Lupa Menjadi Manusia


 

Dr. Haedar Nashir ( kiri )

Pengantar :

Artikel menarik Dr Haedar Nashir, Ketua Pimpinan Pusat Muhammadiyah kembali disajikan lagi di sini. Tulisan ini dimuat pada Refleksi harian Republika edisi hari ini, Ahad, 30 Mei 2010. Mudah-mudahan bermanfaat bagi pembaca.

•••••

MENGAPA manusia suka berebut sesuatu dengan sikap naif ? Memperebutkan jabatan. Berebut lahan. Berebut pengaruh dan kekuasaan. Bahkan, berebut hal-hal sepele hingga menumpahkan darah. Padahal, untuk banyak perebutan hidup yang sarat pertaruhan itu, tidak jarang harus ditebus dengan jatuh-bangun, tersungkur, deadlock, dan berakhir tragis.

Memang, perjuangan hidup (the struggle of life ) merupakan bagian penting yang melekat dengan keberadaan manusia. Manusia eksis ketika berjuang dalam hidup. Tapi, “Ila ‘aina tadzhabun ?” sindir Tuhan dengan kalimat menggugat sekaligus mengandung dekonstruksi kesadaran. Ada garis batas yang tak boleh dilampaui dalam pergulatan hidup. Sebutlah kepatutan, kebaikan, kebenaran, dan nilai-nilai utama sebagaimana diajarkan agama. Ngono ya ngono, ning ojo kaya ngono, kata filosofi Jawa. Berjuanglah dalam hidup, tapi jangan menggunakan segala cara dan membuang banyak makna.
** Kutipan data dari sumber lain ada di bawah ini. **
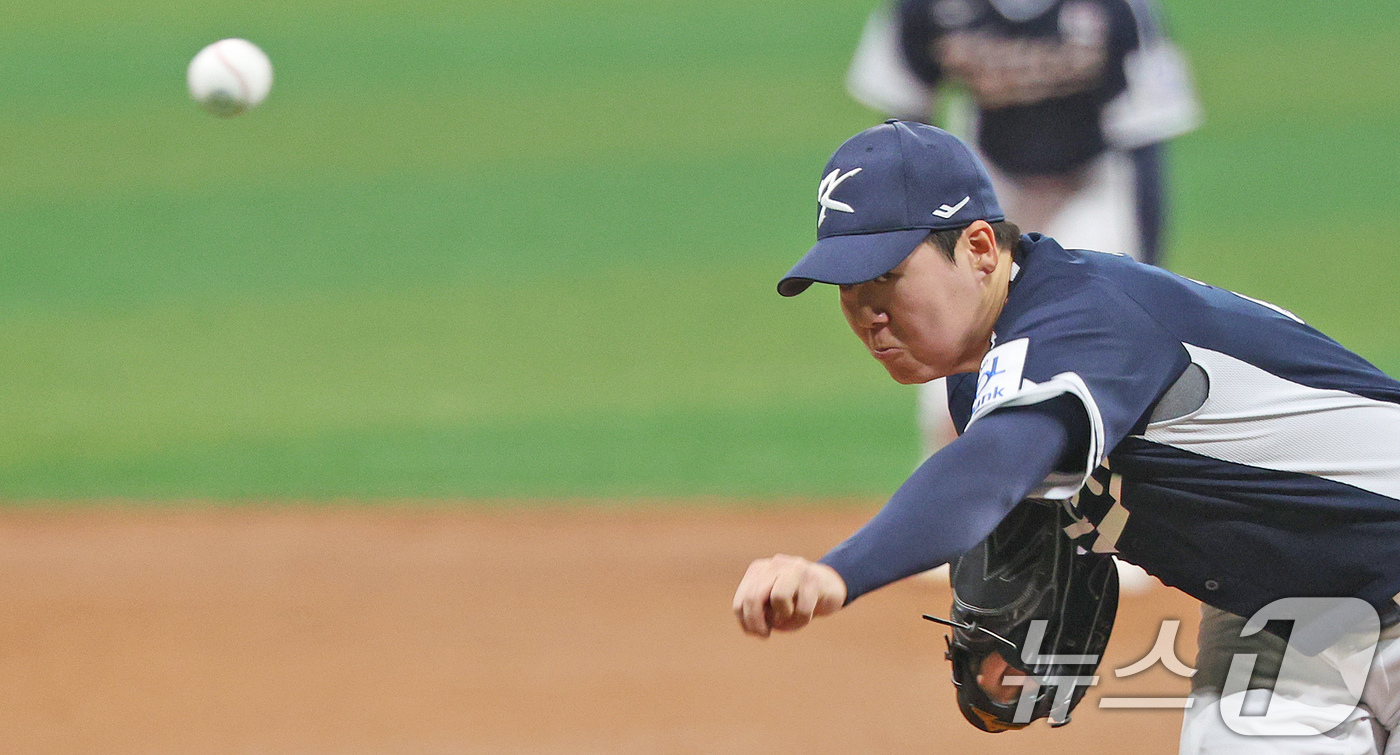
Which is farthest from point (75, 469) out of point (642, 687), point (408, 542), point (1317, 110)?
point (1317, 110)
Manusia sungguh merupakan sosok makhluk Tuhan yang paling rumit dan misterius untuk dipahami. Banyak sekali hasrat dan polahnya yang sarat ironi, dari yang terang hingga abu-abu. Terperangkap pada apa yang oleh Freud sebagai penjara libido. Kadang, melahirkan perilaku paradoks antara yang dipertunjukkan di depan dan yang tersembunyi di belakang. Banyak hal buruk dibungkus retorika serbaindah, lalu jadi laris di ruang publik. Sebaliknya, yang baik-baik tampak lapuk dan dicampakkan.

Penyakit modular

Dalam perburuan hidup yang penuh pertaruhan, kadang manusia kehilangan autentisitas dirinya. Manusia pun menjadi kehilangan eksistensi dirinya. Ketika harus bertarung dan berperang, tidak tahu persis kapan api peperangan dikobarkan dan bagaimana cara menghentikannya. Berbondong-bondong orang ingin memiliki sesuatu ( to have ), tetapi sedikit sekali yang ingin menjadi sesuatu ( to be ). Dari yang ingin menjadi sesuatu pun, tidak banyak yang memahami makna yang hakiki, kecuali sekadar menjalani tanpa tahu mengapa.
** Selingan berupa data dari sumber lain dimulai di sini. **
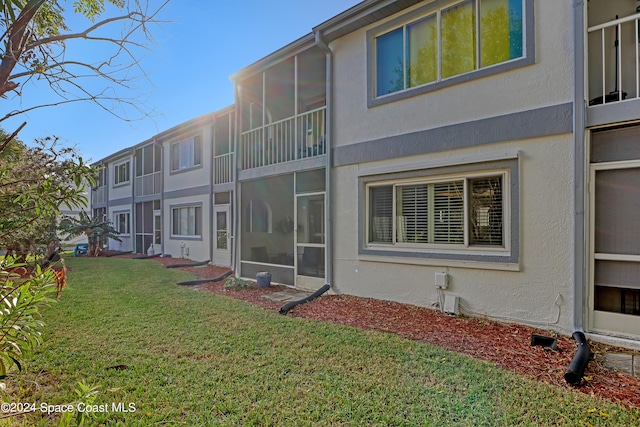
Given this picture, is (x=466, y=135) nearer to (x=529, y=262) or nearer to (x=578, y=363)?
(x=529, y=262)

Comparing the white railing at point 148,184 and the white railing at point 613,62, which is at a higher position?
the white railing at point 613,62

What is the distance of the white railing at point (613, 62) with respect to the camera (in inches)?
219

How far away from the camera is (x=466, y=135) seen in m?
6.56

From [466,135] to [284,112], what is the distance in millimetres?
7201

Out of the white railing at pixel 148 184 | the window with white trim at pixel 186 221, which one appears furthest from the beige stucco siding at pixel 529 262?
the white railing at pixel 148 184

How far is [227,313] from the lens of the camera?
7.17 meters

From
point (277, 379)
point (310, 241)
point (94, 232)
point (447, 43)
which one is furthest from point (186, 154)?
point (277, 379)

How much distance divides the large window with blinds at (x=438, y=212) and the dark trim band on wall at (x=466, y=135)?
636 millimetres

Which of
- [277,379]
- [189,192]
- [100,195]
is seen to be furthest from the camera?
[100,195]

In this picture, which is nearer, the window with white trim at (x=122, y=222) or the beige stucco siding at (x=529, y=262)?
the beige stucco siding at (x=529, y=262)

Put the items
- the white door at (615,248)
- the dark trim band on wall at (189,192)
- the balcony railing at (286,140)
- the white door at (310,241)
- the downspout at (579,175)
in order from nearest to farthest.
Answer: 1. the white door at (615,248)
2. the downspout at (579,175)
3. the white door at (310,241)
4. the balcony railing at (286,140)
5. the dark trim band on wall at (189,192)

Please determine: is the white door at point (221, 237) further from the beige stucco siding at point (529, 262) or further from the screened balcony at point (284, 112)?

Kita tidak tahu persis mengapa Anda harus menjadi jaksa, polisi, politisi, hakim, advokat, jurnalis, guru, dosen, bahkan markus dan presiden. Apa makna dan fungsi hakiki dari semua yang melekat dengan diri kita itu. Di tangan hakim, polisi, jaksa, dan advokat, nasib bahkan kematian orang dipertaruhkan. Sering terjadi ironi, orang salah dibebaskan dari jeratan hukum, yang benar meringkuk di penjara. Jika institusi penegakan hukum digugat orang dengan mudah kebakaran jenggot, tetapi hukum yang ditegakkan tak pernah menyentuh keadilan. Bermaknakah jabatan-jabatan yang menentukan hitam-putihnya nasib manusia manakala penuh penyimpangan?
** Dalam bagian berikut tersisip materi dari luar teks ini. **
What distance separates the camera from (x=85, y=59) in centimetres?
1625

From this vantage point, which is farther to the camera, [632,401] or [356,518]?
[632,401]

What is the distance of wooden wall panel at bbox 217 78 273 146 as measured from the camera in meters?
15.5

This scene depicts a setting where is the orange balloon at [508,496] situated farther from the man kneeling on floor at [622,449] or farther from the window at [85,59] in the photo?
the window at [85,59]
Mengapa harus berebut menjadi pemimpin partai politik, organisasi kemasyarakatan, dan menjadi pemuncak pada setiap posisi dan mobilitas sosial yang penting dengan sikap to be or not to be. Lebih-lebih manakala jabatan-jabatan yang melekat dalam diri Anda seperti itu secara hakiki tidak memberikan maslahat, kemanfaatan, dan kebaikan bagi sebesar-besarnya kehidupan orang banyak. Tidak menjadi pelayan rakyat. Tidak sejalan dengan janji dan amanat. Sekadar memenuhi hajat mobilitas diri, keluarga, dan kelompok sendiri.

Karena perburuan hidup yang serbainstrumental dan kehilangan makna yang fundamental, lalu manusia sebagai pelakunya lama-kelamaan menjadi robot. Berbuat sesuatu tanpa tahu makna di balik perbuatan itu. Tanpa arah dan tujuan yang jelas, kecuali mengikuti naluri-naluri primitif yang sudah diprogram. Tanpa didasari filosofi hidup yang jelas berupa kebenaran, kebaikan, dan kepantasan sebagaimana layaknya keadaban manusia yang berbeda dari makhluk Tuhan yang lain.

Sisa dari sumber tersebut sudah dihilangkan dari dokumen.